> **DIRECTIONS FOR THIS TASK**
Start at the line below containing "New South Wales, site Q20, 3-frame burst." and stop at the line containing "family: Cercopithecidae". Repeat every line of that stretch exactly, and nothing outside it.

> **SOURCE MATERIAL**

□ □ □

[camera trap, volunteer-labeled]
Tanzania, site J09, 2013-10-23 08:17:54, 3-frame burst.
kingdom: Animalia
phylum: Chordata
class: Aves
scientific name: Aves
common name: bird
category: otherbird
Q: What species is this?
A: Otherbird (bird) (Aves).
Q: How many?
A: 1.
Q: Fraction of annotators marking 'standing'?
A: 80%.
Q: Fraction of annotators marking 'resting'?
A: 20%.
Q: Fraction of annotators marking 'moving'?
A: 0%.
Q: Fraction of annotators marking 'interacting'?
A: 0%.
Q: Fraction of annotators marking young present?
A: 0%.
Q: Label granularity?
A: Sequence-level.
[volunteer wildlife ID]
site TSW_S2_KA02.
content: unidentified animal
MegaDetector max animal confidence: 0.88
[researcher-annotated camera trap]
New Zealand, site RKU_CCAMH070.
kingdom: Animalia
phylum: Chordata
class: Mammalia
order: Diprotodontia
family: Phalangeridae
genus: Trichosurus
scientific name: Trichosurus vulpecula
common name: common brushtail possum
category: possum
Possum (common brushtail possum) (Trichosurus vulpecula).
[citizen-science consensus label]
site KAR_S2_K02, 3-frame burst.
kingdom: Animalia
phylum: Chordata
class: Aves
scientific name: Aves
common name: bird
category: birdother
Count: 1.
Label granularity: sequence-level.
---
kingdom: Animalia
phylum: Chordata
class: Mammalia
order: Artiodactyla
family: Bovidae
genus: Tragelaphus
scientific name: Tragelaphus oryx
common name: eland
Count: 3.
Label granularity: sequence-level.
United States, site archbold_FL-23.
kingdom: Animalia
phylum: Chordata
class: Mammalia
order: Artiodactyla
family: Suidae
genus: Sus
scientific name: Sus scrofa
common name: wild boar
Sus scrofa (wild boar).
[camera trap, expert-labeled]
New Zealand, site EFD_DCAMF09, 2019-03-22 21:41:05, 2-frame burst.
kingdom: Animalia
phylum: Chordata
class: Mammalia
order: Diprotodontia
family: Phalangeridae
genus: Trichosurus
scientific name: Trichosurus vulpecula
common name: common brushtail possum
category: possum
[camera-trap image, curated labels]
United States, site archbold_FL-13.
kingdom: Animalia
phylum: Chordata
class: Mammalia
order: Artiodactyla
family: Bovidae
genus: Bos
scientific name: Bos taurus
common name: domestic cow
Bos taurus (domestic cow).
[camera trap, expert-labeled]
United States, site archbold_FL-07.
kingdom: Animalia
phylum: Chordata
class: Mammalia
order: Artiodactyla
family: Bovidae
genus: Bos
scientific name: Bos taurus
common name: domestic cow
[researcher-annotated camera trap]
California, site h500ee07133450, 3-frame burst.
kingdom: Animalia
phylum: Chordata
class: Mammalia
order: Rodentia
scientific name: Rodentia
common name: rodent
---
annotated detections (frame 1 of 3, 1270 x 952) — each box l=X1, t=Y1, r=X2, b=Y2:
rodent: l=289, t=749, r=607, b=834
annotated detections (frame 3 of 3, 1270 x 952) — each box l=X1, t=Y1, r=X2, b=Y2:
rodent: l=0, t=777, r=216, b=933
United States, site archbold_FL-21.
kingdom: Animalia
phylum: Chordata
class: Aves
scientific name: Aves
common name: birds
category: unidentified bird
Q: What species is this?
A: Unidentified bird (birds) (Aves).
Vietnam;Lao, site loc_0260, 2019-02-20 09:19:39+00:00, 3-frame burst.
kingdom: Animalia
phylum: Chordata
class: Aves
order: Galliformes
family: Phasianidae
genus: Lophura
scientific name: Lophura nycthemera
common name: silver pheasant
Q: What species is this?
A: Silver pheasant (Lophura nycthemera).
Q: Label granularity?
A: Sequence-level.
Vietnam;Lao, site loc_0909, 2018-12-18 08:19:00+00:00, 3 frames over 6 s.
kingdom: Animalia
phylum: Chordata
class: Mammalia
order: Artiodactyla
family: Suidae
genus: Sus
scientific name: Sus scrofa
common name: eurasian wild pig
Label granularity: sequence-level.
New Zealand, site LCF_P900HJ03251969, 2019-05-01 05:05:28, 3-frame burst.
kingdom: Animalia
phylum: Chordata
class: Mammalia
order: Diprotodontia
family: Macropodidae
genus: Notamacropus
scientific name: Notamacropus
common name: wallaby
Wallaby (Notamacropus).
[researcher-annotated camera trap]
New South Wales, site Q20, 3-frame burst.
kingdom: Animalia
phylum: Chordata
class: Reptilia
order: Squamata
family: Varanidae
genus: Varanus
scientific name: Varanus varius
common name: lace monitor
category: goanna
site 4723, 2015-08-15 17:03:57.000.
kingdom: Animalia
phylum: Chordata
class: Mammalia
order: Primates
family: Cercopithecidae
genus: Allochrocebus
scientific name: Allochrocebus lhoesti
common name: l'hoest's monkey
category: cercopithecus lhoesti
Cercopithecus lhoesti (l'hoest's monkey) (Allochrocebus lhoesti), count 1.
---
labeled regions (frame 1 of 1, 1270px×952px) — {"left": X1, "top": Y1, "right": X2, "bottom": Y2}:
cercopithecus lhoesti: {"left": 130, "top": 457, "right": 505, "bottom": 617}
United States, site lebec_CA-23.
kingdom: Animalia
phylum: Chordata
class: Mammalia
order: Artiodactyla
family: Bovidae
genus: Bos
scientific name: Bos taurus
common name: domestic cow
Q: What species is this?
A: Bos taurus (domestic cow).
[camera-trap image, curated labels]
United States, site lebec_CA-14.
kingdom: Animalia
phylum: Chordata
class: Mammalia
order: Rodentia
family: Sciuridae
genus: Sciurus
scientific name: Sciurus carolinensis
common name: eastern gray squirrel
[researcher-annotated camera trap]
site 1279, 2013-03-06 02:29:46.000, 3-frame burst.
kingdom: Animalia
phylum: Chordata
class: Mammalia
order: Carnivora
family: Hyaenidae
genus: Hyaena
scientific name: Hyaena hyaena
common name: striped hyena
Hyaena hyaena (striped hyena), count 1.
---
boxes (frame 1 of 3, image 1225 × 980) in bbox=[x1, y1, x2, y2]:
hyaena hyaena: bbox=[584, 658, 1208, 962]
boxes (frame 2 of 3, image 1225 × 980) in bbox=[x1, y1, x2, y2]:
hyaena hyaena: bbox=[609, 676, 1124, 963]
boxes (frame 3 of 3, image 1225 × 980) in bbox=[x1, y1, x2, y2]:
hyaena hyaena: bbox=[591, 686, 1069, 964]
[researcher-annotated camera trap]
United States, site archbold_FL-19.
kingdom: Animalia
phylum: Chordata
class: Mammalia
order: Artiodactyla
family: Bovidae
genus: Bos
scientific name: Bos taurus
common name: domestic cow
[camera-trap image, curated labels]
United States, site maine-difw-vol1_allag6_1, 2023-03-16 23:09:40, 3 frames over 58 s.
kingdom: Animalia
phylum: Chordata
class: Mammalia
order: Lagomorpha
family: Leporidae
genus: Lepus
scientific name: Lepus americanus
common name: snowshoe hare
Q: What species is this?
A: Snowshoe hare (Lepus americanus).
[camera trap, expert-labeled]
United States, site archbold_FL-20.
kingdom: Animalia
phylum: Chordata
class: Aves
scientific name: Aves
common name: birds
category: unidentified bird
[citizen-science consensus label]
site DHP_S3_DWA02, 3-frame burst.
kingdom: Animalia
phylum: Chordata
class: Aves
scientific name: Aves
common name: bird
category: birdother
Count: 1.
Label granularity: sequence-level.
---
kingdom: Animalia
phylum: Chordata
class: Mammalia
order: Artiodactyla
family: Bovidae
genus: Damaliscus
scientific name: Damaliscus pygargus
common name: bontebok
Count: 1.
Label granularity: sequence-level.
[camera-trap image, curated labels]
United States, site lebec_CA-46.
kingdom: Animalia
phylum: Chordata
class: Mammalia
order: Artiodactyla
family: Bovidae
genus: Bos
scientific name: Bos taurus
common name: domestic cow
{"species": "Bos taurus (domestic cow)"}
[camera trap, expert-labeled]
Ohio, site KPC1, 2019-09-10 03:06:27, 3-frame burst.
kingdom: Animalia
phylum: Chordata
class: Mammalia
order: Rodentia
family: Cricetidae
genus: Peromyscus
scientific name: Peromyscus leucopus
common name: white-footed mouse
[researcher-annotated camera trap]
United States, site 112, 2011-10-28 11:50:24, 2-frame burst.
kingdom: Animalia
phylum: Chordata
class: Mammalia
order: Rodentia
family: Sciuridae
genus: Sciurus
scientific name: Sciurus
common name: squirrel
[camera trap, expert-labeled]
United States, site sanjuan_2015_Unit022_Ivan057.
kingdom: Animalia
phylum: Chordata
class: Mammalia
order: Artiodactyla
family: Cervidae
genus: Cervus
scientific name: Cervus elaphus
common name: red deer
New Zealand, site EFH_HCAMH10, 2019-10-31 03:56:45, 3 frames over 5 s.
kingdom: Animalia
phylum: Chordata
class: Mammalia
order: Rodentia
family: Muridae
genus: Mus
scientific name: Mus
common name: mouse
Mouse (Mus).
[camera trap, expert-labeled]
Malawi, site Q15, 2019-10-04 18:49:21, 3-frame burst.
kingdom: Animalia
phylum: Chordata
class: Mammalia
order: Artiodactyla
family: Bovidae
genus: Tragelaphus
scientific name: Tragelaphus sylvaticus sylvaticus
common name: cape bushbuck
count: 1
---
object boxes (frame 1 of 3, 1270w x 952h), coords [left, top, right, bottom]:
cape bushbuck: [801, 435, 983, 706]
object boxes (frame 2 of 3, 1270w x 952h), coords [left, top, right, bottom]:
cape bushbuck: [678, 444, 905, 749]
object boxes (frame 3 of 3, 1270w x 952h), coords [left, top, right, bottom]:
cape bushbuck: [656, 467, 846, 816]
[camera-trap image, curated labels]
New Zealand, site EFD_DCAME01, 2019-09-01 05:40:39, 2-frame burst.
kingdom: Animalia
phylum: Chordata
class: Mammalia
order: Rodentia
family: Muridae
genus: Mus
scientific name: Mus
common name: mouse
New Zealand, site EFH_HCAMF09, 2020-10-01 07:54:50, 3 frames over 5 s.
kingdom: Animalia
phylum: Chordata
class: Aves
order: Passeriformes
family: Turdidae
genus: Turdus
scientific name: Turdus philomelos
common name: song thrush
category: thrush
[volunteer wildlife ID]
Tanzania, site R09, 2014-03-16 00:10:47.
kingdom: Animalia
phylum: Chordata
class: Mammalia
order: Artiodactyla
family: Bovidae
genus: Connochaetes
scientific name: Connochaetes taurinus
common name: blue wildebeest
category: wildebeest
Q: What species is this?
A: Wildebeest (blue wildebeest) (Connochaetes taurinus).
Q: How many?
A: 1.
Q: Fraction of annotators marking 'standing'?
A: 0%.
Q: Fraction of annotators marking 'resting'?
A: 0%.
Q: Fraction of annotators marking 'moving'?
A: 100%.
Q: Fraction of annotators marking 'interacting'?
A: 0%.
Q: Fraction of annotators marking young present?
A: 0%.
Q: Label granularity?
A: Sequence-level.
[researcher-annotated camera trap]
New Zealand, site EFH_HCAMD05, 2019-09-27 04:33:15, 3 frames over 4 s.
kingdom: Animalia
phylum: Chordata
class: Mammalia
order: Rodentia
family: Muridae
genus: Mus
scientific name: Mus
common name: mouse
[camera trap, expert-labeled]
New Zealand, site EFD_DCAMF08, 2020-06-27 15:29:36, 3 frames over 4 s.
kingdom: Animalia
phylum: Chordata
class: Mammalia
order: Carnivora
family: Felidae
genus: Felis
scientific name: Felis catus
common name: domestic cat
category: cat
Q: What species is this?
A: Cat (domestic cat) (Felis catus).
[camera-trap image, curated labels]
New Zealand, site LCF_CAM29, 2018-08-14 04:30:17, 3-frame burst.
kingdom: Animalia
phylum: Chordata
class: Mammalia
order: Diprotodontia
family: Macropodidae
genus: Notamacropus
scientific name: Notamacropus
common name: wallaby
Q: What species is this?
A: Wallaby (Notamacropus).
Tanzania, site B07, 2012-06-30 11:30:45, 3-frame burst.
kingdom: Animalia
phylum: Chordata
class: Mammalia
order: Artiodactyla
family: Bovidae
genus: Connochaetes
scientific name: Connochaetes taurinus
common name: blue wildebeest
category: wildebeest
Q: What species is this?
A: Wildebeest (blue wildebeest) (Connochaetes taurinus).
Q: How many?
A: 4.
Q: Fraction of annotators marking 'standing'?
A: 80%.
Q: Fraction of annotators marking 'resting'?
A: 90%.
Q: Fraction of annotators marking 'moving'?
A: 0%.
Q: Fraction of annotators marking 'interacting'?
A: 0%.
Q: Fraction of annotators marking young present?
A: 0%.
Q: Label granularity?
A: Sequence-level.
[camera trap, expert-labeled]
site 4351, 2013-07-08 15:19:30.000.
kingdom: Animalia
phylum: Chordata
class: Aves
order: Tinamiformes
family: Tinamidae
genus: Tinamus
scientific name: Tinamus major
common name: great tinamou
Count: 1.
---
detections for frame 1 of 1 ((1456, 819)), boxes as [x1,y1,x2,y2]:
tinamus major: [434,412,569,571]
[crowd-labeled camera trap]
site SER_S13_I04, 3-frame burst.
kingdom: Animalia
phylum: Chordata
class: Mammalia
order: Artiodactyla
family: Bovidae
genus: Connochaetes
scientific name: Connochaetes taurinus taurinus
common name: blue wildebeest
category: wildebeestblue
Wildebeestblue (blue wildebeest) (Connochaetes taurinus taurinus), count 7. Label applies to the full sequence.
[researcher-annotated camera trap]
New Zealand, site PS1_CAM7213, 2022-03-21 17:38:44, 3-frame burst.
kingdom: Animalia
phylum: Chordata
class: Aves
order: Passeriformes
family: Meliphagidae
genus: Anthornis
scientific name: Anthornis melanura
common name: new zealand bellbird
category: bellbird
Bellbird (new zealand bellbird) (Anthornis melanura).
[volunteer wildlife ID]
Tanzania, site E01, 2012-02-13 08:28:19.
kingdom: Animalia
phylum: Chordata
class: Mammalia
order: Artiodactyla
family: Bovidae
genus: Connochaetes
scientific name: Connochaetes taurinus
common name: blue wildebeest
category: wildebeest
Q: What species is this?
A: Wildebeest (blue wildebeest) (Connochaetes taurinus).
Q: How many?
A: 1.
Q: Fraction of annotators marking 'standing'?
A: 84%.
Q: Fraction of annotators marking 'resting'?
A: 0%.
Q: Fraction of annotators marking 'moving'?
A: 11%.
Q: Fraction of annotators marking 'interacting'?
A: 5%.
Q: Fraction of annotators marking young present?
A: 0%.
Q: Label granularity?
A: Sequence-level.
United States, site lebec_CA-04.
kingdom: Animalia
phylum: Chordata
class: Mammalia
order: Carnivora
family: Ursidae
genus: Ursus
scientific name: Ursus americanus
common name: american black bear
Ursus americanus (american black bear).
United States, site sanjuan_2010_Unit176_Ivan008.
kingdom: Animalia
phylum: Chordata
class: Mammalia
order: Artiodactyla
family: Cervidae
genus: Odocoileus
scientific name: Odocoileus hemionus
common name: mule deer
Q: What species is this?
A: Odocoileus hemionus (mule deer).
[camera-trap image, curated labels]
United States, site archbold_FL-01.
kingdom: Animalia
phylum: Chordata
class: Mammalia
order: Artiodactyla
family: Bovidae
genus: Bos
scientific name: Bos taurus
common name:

□ □ □

> **WRITTEN REPLY**
New South Wales, site Q20, 3-frame burst.
kingdom: Animalia
phylum: Chordata
class: Reptilia
order: Squamata
family: Varanidae
genus: Varanus
scientific name: Varanus varius
common name: lace monitor
category: goanna
site 4723, 2015-08-15 17:03:57.000.
kingdom: Animalia
phylum: Chordata
class: Mammalia
order: Primates
family: Cercopithecidae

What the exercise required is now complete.